L'exemple, l'émulation, l'envie de s'illustrer, de s'attirer les suffrages et la considération de ses compatriotes, et plus que tout cela, l'amour pour le bien commun, que nous regardons aujourd'hui comme un être de raison, produisirent ces édifices superbes et nécessaires qu'on admirera toujours ; ces chemins publics qui ont résisté à l'injure de tous les temps ; ces aquéducs qui s'étendaient quelquefois à cent milles d'Italie, qui étaient percés à-travers les montagnes, qui fournissaient à Rome cinq cent mille muids d'eau dans vingt-quatre heures ; ces cloaques immenses bâtis sous toute l'étendue de la ville en forme de voute, sous lesquels on allait en bateau, où dans quelques endroits des charrettes chargées de foin pouvaient passer, et qui étaient arrosés d'une eau continuelle qui empêchait les ordures d'y pouvoir séjourner (il y en avait un entr'autres qui se rendait dans le Tibre de tous les côtés et de toutes les parties de la ville) ; c'était, dit Pline, le plus grand ouvrage que des mortels eussent jamais exécuté.

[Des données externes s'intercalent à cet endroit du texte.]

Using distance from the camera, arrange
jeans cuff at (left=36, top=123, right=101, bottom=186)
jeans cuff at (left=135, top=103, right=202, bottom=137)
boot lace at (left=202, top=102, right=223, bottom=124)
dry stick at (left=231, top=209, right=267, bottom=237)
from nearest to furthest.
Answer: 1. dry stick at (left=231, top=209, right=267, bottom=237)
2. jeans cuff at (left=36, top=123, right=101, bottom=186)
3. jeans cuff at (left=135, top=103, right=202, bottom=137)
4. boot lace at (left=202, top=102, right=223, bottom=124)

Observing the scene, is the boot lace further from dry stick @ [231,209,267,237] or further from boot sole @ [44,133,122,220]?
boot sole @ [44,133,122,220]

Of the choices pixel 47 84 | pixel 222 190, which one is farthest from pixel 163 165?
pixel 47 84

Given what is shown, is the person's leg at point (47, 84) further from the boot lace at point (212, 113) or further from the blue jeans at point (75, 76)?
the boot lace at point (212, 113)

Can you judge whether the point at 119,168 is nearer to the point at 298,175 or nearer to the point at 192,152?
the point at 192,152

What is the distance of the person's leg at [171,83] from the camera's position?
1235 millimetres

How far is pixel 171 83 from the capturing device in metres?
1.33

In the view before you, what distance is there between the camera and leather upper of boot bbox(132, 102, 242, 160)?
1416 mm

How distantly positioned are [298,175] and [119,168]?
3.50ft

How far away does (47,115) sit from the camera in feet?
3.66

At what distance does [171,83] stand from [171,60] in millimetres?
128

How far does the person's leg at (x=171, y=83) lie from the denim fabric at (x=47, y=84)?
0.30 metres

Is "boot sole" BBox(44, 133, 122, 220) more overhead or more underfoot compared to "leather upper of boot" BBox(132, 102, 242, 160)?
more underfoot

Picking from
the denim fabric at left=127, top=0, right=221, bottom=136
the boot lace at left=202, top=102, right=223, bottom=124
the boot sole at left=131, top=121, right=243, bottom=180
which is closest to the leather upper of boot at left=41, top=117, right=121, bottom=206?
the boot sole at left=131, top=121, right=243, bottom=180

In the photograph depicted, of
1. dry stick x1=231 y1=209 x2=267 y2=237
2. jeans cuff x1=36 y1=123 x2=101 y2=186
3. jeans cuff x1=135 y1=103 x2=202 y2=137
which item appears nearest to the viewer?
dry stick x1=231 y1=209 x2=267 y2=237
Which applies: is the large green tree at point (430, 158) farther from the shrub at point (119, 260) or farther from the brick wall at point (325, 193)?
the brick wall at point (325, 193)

Cassiodore qui vivait en 470, qui était préfet du prétoire sous Théodoric roi des Goths, et bon connaisseur en Architecture, avoue dans le recueil de ses lettres, epist. xxx. lib. V. qu'on ne pouvait considérer les cloaques de Rome sans en être émerveillé.

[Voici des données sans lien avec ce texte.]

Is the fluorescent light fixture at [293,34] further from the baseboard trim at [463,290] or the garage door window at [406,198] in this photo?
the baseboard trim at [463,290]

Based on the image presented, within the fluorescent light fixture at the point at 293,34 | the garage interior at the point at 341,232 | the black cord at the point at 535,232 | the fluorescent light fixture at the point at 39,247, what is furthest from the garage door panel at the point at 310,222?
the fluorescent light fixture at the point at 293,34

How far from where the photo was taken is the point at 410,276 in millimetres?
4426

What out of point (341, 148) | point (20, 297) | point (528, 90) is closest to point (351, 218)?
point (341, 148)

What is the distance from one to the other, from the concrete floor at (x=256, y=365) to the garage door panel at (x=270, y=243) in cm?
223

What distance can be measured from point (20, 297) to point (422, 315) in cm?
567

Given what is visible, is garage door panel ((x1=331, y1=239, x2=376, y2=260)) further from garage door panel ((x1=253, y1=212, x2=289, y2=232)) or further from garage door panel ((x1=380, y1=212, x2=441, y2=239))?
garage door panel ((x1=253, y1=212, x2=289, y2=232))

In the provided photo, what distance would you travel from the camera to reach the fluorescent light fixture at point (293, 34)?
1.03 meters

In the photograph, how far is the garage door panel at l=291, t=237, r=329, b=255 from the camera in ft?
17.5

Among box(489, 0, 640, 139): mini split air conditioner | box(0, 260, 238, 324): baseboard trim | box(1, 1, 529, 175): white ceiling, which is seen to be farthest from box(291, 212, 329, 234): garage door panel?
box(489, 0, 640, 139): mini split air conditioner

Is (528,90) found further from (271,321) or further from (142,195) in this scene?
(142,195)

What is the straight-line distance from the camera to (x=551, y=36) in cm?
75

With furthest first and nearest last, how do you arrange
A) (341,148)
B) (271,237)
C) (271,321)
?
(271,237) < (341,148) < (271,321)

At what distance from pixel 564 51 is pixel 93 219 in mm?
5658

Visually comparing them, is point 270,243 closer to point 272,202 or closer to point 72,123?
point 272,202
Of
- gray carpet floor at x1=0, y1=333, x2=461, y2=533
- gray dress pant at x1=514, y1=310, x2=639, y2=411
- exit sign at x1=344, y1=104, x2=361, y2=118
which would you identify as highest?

Pline, lib. XXXIII. ch. XVe dans la description qu'il donne des ouvrages que l'on voyait de son temps dans cette capitale du monde, remarque encore que l'on y admirait par-dessus tous les aquéducs souterrains de ce genre, ceux que construisit Agrippa à ses dépens pendant son édilité, et dans lesquels il fit écouler toutes les eaux et les ordures de cette ville immense. Il s'agit ici d'Agrippa favori et gendre d'Auguste, qui décora Rome non-seulement des cloaques dont parle Pline, mais de nouveaux chemins publics, et d'autres ouvrages aussi magnifiques qu'utiles, en particulier de ce fameux temple qu'il nomma le panthéon, construit en l'honneur de tous les dieux, et qui subsiste encore à quelques égards sans ses anciennes statues et ses autres ornements, sous le nom de Notre-Dame de la Rotonde.

Le soin et l'inspection des cloaques appartinrent, jusqu'au temps d'Auguste, aux édiles, qui nommaient à cet effet des officiers, sous le titre de curatores cloacarum.

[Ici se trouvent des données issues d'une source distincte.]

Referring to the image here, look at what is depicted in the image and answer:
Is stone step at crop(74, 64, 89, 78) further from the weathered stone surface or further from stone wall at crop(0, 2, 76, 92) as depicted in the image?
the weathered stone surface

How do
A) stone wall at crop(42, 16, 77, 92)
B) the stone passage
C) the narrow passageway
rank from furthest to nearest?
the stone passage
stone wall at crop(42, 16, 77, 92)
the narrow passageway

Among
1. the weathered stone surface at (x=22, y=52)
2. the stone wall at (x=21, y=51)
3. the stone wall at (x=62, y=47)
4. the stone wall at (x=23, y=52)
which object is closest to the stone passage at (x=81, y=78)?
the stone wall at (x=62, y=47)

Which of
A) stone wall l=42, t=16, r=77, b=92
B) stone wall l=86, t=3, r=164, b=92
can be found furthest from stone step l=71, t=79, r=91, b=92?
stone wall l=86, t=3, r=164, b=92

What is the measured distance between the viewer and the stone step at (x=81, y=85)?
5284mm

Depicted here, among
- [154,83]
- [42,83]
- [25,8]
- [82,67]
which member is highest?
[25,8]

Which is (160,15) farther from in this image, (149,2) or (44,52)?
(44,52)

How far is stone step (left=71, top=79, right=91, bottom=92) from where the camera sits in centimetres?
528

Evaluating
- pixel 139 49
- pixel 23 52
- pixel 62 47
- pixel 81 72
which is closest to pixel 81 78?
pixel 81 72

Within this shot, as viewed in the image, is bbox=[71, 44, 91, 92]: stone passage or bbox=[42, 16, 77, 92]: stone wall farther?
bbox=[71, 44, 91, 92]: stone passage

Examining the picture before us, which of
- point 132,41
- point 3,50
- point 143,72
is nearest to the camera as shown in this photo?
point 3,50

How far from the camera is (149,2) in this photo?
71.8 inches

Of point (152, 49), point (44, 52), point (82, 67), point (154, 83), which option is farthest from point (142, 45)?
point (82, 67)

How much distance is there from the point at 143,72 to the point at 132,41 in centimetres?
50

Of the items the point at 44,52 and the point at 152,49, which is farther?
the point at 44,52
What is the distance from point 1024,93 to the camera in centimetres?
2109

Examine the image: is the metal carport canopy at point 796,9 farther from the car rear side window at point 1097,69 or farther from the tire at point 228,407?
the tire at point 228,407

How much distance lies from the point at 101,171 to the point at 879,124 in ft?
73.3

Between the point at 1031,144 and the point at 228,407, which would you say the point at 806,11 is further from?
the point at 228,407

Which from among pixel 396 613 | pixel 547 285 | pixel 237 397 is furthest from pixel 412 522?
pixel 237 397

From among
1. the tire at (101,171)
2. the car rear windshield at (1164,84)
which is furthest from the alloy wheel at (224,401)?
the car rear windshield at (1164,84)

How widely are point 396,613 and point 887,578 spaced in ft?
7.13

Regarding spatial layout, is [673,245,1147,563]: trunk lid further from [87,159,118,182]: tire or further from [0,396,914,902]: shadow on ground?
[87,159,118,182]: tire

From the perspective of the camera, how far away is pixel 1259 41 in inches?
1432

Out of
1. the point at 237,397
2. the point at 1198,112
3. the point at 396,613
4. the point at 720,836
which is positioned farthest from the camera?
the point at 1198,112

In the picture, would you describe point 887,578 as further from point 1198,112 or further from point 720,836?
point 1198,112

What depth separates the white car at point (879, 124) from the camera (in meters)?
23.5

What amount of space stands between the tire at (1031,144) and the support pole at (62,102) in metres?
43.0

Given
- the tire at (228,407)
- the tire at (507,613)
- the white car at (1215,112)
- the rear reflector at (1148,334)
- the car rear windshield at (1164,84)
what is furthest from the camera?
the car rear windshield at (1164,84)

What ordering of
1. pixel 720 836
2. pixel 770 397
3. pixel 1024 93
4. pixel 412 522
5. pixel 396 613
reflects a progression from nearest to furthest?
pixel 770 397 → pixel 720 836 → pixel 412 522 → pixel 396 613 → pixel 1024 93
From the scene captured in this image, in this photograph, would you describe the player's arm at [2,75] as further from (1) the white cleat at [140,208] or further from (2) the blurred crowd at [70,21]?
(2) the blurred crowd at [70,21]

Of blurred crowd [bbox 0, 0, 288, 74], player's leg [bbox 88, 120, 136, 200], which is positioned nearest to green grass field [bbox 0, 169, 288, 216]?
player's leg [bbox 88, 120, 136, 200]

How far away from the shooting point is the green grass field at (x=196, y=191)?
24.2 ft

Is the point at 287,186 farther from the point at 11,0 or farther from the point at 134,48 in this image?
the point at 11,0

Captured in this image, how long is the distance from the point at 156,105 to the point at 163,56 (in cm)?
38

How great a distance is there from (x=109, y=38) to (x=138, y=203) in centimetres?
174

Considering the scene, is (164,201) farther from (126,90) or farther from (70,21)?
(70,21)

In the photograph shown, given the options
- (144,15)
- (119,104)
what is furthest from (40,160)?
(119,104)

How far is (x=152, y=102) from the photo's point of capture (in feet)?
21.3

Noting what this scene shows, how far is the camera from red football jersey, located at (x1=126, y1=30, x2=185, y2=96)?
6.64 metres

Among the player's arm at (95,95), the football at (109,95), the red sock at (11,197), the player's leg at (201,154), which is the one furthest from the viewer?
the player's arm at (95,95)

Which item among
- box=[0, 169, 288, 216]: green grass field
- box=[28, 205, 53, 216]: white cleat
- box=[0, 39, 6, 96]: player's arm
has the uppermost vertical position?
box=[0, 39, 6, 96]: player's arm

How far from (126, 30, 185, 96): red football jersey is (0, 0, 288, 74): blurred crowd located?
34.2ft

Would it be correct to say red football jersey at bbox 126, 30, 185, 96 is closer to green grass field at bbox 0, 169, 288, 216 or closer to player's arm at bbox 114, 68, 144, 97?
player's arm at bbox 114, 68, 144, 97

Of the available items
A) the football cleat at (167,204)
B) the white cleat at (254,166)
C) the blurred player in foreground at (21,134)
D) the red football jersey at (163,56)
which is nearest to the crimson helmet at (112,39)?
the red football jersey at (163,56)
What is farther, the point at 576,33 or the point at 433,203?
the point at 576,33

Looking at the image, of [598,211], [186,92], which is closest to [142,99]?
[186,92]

Voilà quel était l'esprit dont les Romains étaient animés : en lisant leur histoire, nous les voyons d'autres hommes que nous ; car ils ignoraient ce que nous connaissons trop, l'indifférence pour la patrie. M. de Voltaire suppose que dans les premiers temps de la république, un citoyen dont la passion dominante était le désir de rendre son pays florissant, remit au consul Appius un mémoire dans lequel il représentait les avantages qu'on retirerait de réparer les grands chemins et le capitole, de former des marchés et des places publiques, de bâtir de nouveaux cloaques pour emporter les ordures de la ville, source de maladies qui faisaient périr plusieurs citoyens : le consul Appius touché de la lecture de ce mémoire, et pénétré des vérités qu'il contenait, immortalisa son nom quelque temps après par la voie Appienne : Flaminius fit la voie Flaminienne ; un autre embellit le capitole ; un autre établit des marchés publics ; et d'autres construisirent les aquéducs et les égouts. L'écrit du citoyen obscur, dit à ce sujet l'illustre écrivain déjà cité, fut une semence qui germa bien-tôt dans l'esprit de ces grands hommes, capables de l'exécution des plus grandes choses. Cet article est de M(D.J.)